To investigate the interactions between residues in these protein models, ARIP was employed with the “-p” switch to calculate the interaction volumes. This calculation provides a quantitative measure of the extent of binding between residues over the course of the simulation. The average and the range (Max–Min) values of the interaction volume for each residue–residue contact were determined (
Figures S10 and S11). This analysis allows for the identification of residues that exhibit significant changes in interaction volume, which may be indicative of flexible or dynamically important regions within the protein.

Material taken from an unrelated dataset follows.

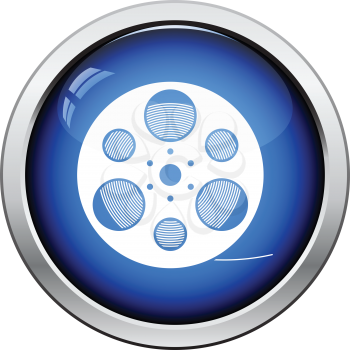 Film reel icon. Glossy button design. Vector illustration.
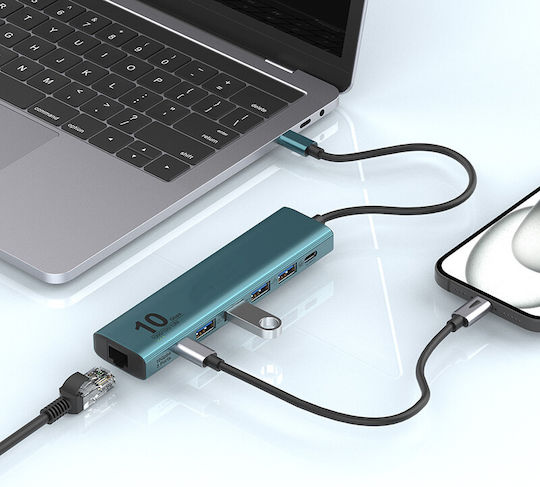 Onten Hub USB 3.2 cu 6 Porturi și Conectare USB-C Verde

Such residues are likely to play critical roles in protein function and ligand binding, and they can serve as targets for drug design or further experimental investigation.
5. Conclusions
ARIP stands out as a robust and flexible structure analysis tool that is compatible with multiple operating systems. It provides researchers with a comprehensive set of parameters for calculating residue–residue contact areas and volumes, allowing for the customization of analyses based on various hypotheses about protein dynamics. The tool’s versatility makes it an invaluable asset for studying the intricate movements and interactions within protein structures.
Looking forward, our goal is committed to enhancing the tool’s capabilities, aiming to improve its performance and accuracy in handling complex protein structures and large-scale protein datasets. These enhancements will involve refining the algorithms used for contact area and volume calculations, as well as optimizing the tool’s computational efficiency to handle big data.
Additionally, the integration of bioinformatics and experimental data will be a priority, as this will enrich the tool’s ability to provide insights into protein functions and protein–protein interaction networks. This multidisciplinary approach will ensure that ARIP remains at the cutting edge of structural biology research and will provide a strong foundation for advancements in biomedical research and drug discovery.
In conclusion, ARIP is a powerful tool that is not only contributing to our understanding of protein dynamics but is also positioning itself as a key player in the field of structural biology, with the potential to significantly impact the study of protein interactions and the development of new therapies.